Wie Eingriffe des Menschen zur Faunenveränderung beitragen, zeigt das Beispiel der Dohle. Mit der „Sanierung“ der Platanen und dem Kurzscheren des Rasens im Herrngarten verloren die Dohlen ihre Bruthöhlen und Nahrungsgrundlage für die Jungenaufzucht. Seit über 30 Jahren gibt es in DA keine Dohlen mehr, dafür infolge unsinniger Fütterung umso mehr Stadttauben. Haus- und Dachsanierungen und die Anwendung von giftigen Holzschutzmitteln haben zum Rückgang der Fledermaus- und Mauerseglerbestände beigetragen. Gerold Herzig hat 1995 noch 11 Fledermausarten nachgewiesen. Beim Wiederaufbau des Alten Pädagogs wurden zur Förderung des Mauerseglers Bruthöhlensteine in die Wände eingebaut. Der Schutz der vielfältigen, abwechslungsreichen Natur in und um DA sollte uns alle Anstrengungen wert sein!

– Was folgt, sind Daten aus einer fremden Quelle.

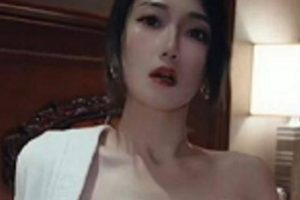 糖心主多,暗黑江疏影,这才是江疏影真正的样子。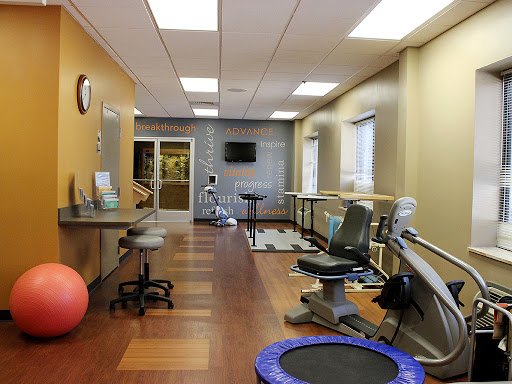 12021 Livingston Rd, Fort Washington, MD 20744, USA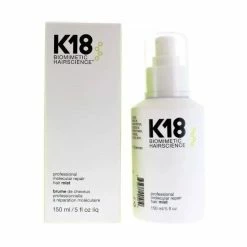 K18 Professional Molecular Repair Hair Mist 5 Oz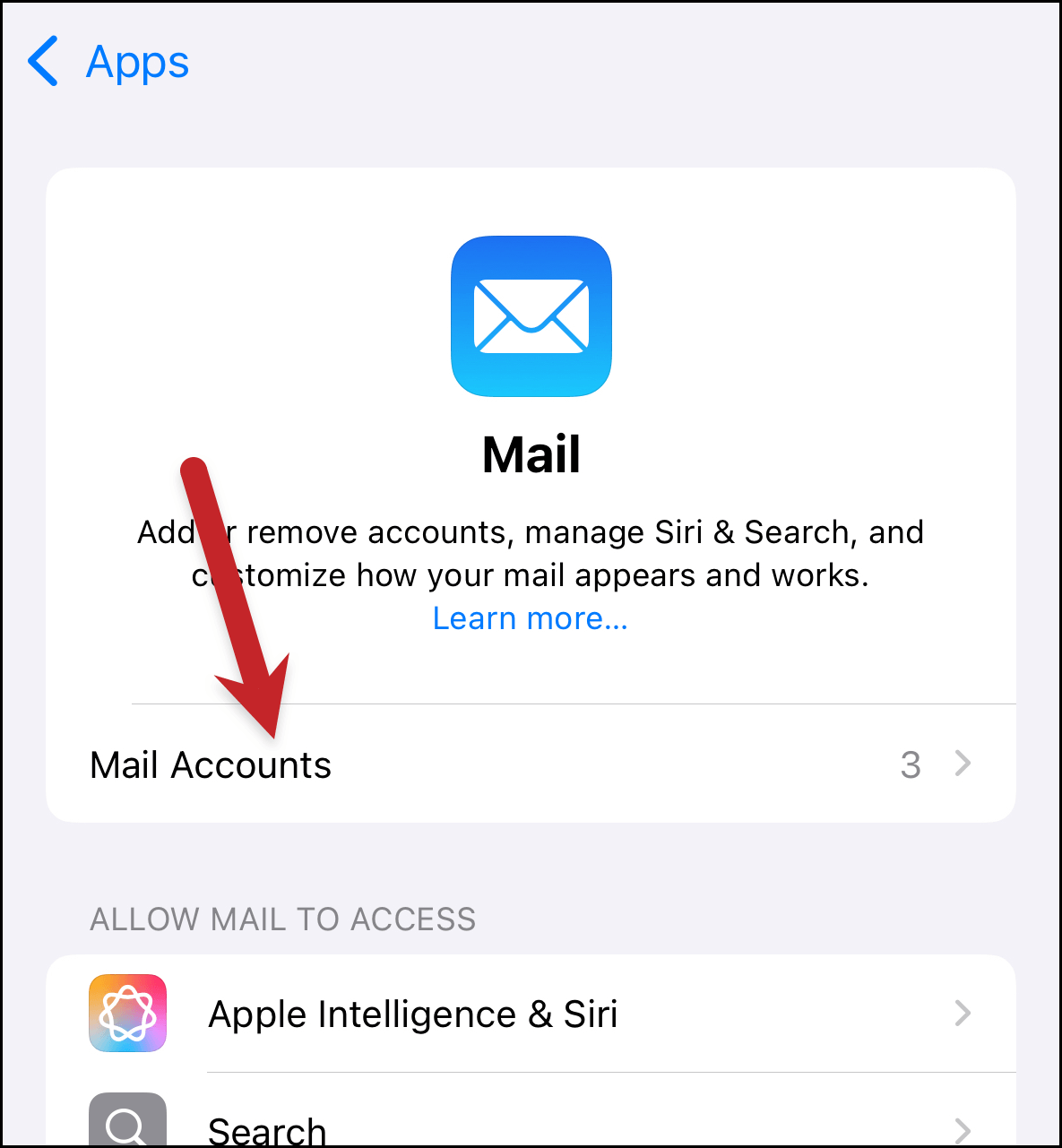 How to Delete Your Gmail Account Permanently: Complete Step-by-Step Guide 9 AD 4nXcL6JPxZAm74W8JbT53E1dBEXh1UuKVRKSUiUxm0fTi1jorv61C4n8rfMzzLBneaFxlOD4hI0VxAw6w1Kqj9NYLCOY3 7GvOlv8RV7UcM0TVeJVcytkjG25zfCm8fKwrluuq20C6w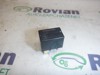 Реле 8627A030 MITSUBISHI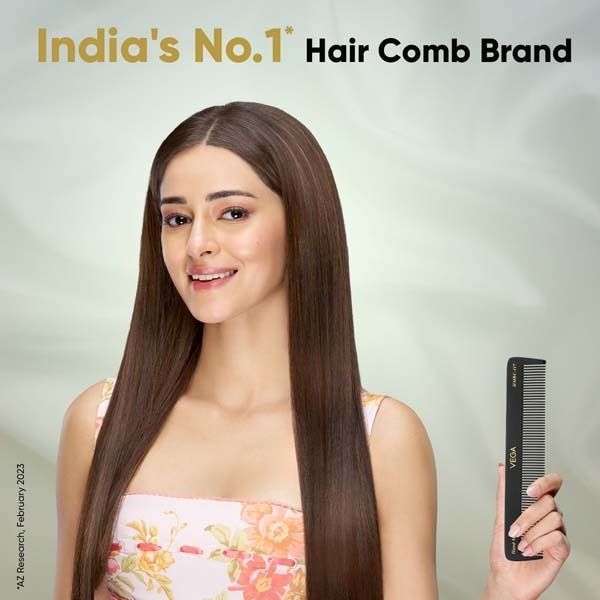Dressing Comb - HMBC-117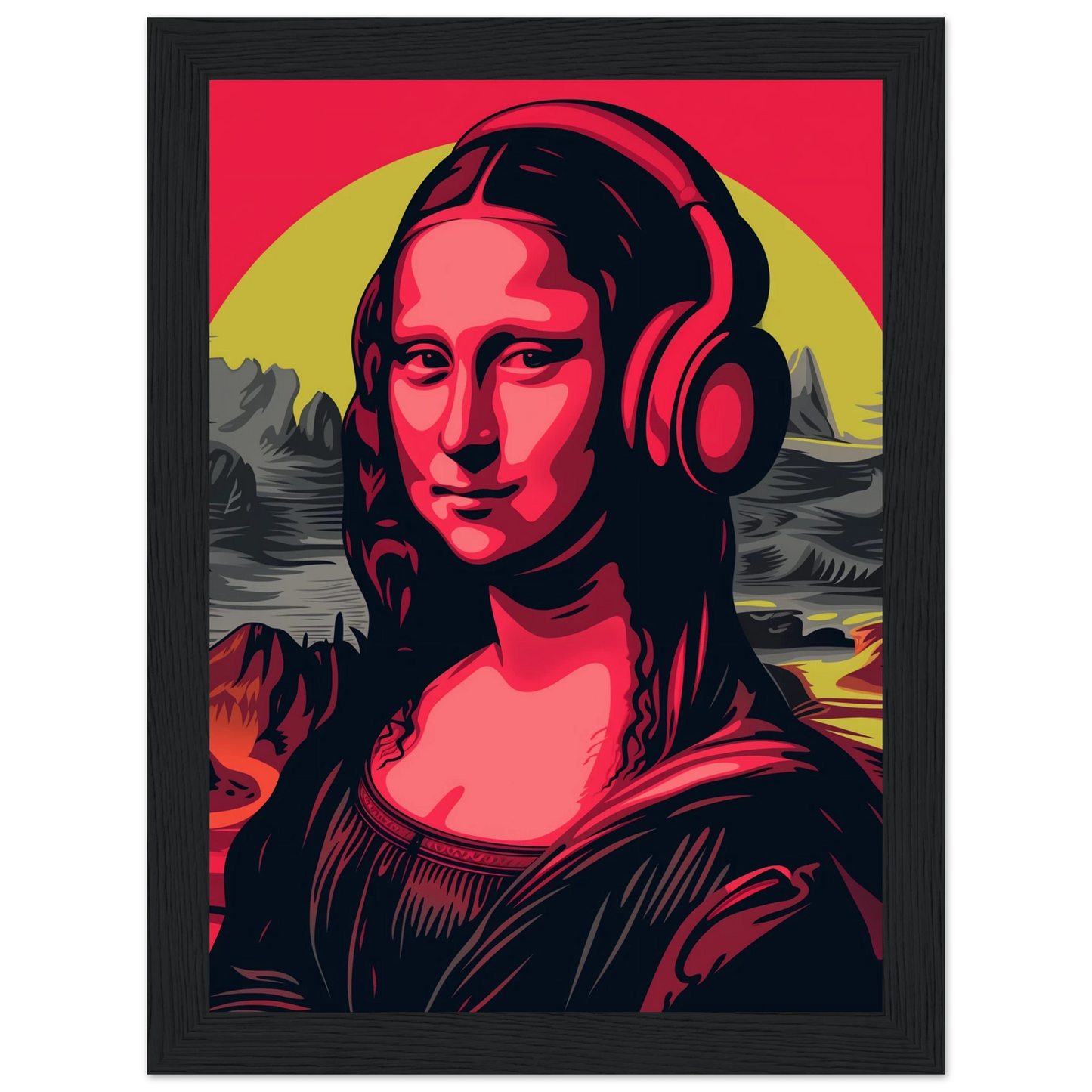 39e8b021-716e-4aaf-b7c1-89e319489873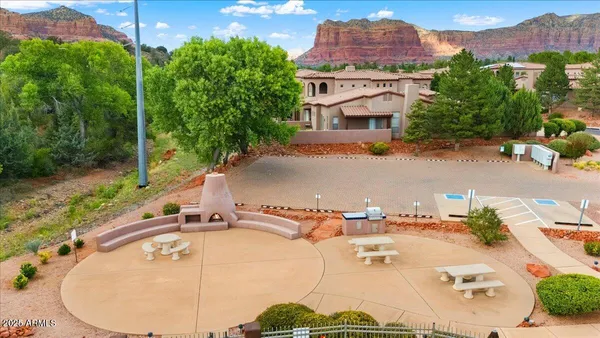$879,000 | 50 Colinas, Sedona, AZ 86351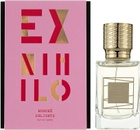 Ex Nihilo Ladies Interdites Honore Delights EDP Spray 3.4 oz Fragrances 3760264092957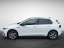 Volkswagen Golf 2.0 TDI DSG R-Line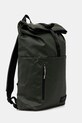 Eastpak plecak UP ROLL EK0A5BGF0Z01 zielony SS26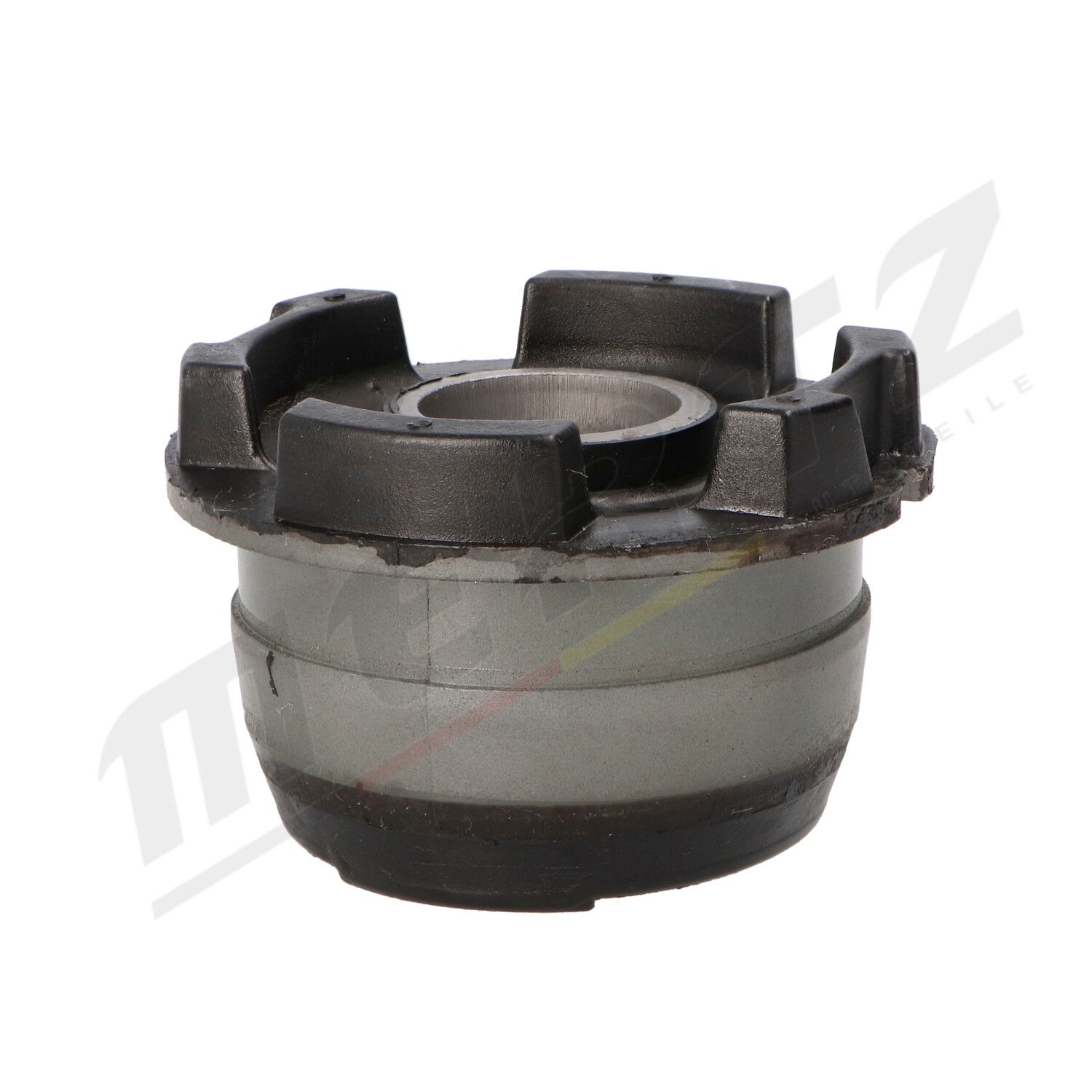 MERTZ M-S4696 Lagring,...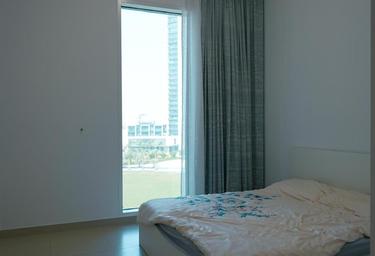 4-BD Townhouse Sale, 3,267 sq. ft., Creek Horizon Podium, Creek Horizon, Dubai Creek Harbour (The Lagoons), Dubai, UAE #3 4-BD Townhouse Sale, 3,267 sq. ft., Creek Horizon Podium, Creek Horizon, Dubai Creek Harbour (The Lagoons), Dubai, UAE #3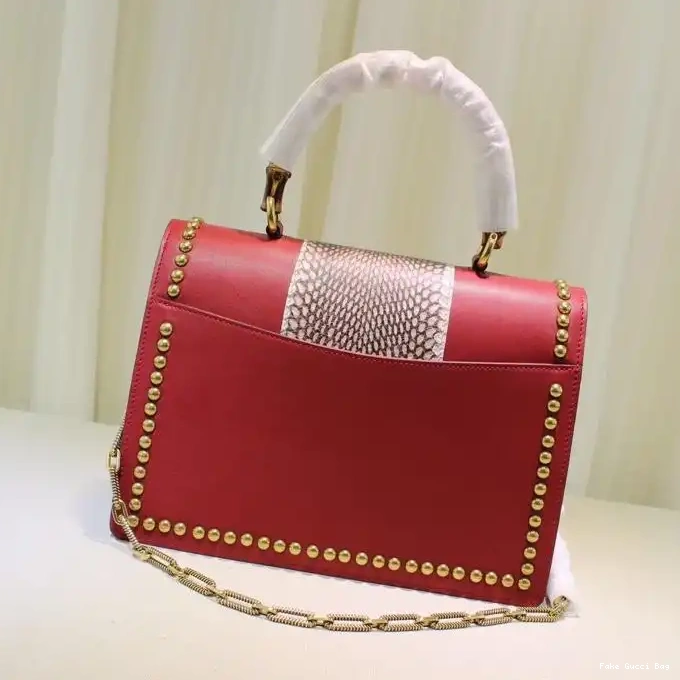 REP 1904G0047 Bag Brand Handbags Shoulder Gucci 0321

Lit.: Dressler, Armin: Grabwespen, Wegwespen und solitäre Faltenwespen (Hymenoptera: Sphecidae, Pompilidae, Eumenidae) der Gemarkung Darmstadt-Eberstadt und angrenzender Gebiete. In: Hessische Faunistische Briefe 19, 2000, S. 28-38;  Feustel, Hanns / Scheer, Georg: Die Tierwelt des Naturparks Bergstraße-Odenwald. In: Bericht 1973-1975 des Naturwissenschaftlichen Vereins Darmstadt, 1976, S. 39-65; Groh, Klaus: Aktualisierte Liste geschützter und gefährdeter Tierarten des Stadtkreises Darmstadt und Bibliographie von Arbeiten zur Fauna des Stadtkreises Darmstadt. In: Bericht NF 7 Naturwissenschaftlicher Verein Darmstadt, 1983, S. 69-99; Herzig, Gerold: Fledermauserfassung im Stadtgebiet Darmstadt 1995, Stockstadt/Rhein; Feustel, Hanns: Gefleckte Weinbergschnecke (Helix aspersa Cornu aspersum) und Amerikanische Zapfenwanze (Leptoglossus occidentalis) – Zwei zoologische „Neubürger“ in Darmstadt. In: Bericht NF 32/33 Naturwissenschaftlicher verein Darmstadt 2010, S. 193-196.